_练习文本_:

──────

摘要：本发明属于生物技术和生物质转化领域，具体涉及一种纤维二糖脱氢酶固定化酶制剂的制备方法及其在秸秆降解领域中的应用。通过构建重组工程菌，优化筛选衣壳蛋白、连接肽得到最佳展示条件，把CDH展示在芽孢表面；并利用ep‑PCR技术获得携带随机突变位点的cdh基因片段，构建穿梭表达载体cdhep突变质粒文库。结合芽孢表面展示技术操作简单、无需进行蛋白纯化的优点，通过高通量筛选获得高催化活性CDH突变体；在多种酶的混合体系中，所制备的酶制剂均表现出良好的秸秆协同降解能力，且固定化CDH可循环使用。本发明不仅为纤维二糖脱氢酶的制备提供了新途径，还为秸秆降解和生物能源开发提供了更有效的方法，具有广阔的应用前景。

──────

短语定位数据
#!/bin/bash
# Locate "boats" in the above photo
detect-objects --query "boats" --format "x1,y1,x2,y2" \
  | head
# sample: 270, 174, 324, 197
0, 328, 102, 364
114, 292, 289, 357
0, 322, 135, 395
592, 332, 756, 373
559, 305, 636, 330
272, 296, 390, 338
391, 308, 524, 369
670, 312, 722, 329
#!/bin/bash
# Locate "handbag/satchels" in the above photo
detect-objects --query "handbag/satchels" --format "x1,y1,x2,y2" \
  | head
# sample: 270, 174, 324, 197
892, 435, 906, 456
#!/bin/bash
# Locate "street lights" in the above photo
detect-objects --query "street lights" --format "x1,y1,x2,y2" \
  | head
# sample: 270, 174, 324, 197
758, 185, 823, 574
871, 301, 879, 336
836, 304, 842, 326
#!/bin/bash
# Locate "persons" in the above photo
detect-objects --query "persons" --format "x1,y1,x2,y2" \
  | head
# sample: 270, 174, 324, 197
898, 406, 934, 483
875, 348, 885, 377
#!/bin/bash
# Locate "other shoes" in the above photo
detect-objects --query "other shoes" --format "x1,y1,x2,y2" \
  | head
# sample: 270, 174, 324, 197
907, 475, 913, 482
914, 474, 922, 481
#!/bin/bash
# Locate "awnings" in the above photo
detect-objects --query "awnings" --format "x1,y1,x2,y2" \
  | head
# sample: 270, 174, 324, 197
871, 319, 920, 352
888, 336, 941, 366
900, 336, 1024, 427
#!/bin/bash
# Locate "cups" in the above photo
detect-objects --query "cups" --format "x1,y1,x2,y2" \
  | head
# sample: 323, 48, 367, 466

──────

_任务提示 1_: 把练习文本中以“摘要：本发明属于”开头的段落改写成要点列表，保留其主要事实。
_任务提示 2_: 原样照录练习文本中从“摘要：本发明属于生物技术和生”到“的方法，具有广阔的应用前景。”的这一段。
上述记录是单独提供的材料。

_作答区 1_:
- 领域：属于生物技术和生物质转化领域，涉及纤维二糖脱氢酶固定化酶制剂的制备方法及其在秸秆降解领域中的应用。
- 表面展示：构建重组工程菌，优化筛选衣壳蛋白和连接肽，得到最佳展示条件，把CDH展示在芽孢表面。
- 突变文库：利用ep‑PCR技术获得携带随机突变位点的cdh基因片段，构建穿梭表达载体cdhep突变质粒文库。
- 筛选：借助芽孢表面展示技术操作简单、无需蛋白纯化的优点，通过高通量筛选获得高催化活性CDH突变体。
- 效果：在多种酶的混合体系中，所制备的酶制剂均表现出良好的秸秆协同降解能力，固定化CDH可循环使用。
- 意义：为纤维二糖脱氢酶的制备提供新途径，为秸秆降解和生物能源开发提供更有效的方法，应用前景广阔。

_作答区 2_:
摘要：本发明属于生物技术和生物质转化领域，具体涉及一种纤维二糖脱氢酶固定化酶制剂的制备方法及其在秸秆降解领域中的应用。通过构建重组工程菌，优化筛选衣壳蛋白、连接肽得到最佳展示条件，把CDH展示在芽孢表面；并利用ep‑PCR技术获得携带随机突变位点的cdh基因片段，构建穿梭表达载体cdhep突变质粒文库。结合芽孢表面展示技术操作简单、无需进行蛋白纯化的优点，通过高通量筛选获得高催化活性CDH突变体；在多种酶的混合体系中，所制备的酶制剂均表现出良好的秸秆协同降解能力，且固定化CDH可循环使用。本发明不仅为纤维二糖脱氢酶的制备提供了新途径，还为秸秆降解和生物能源开发提供了更有效的方法，具有广阔的应用前景。